Return the listing in full and exactly, but without a single picture.

- [The data]:
****************************************

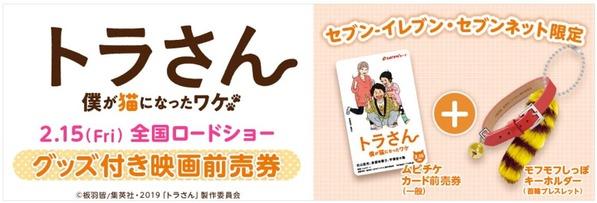映画「トラさん」セブン限定グッズ付き前売り券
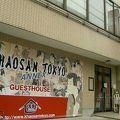 写真:カオサン東京ゲストハウス (アネックス店)
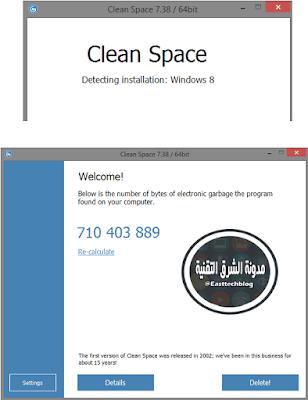برنامج تنظيف وتسريع الكمبيوتر بدون فورمات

****************************************

- [Output of the task]:
映画「トラさん」セブン限定グッズ付き前売り券
 写真:カオサン東京ゲストハウス (アネックス店)
برنامج تنظيف وتسريع الكمبيوتر بدون فورمات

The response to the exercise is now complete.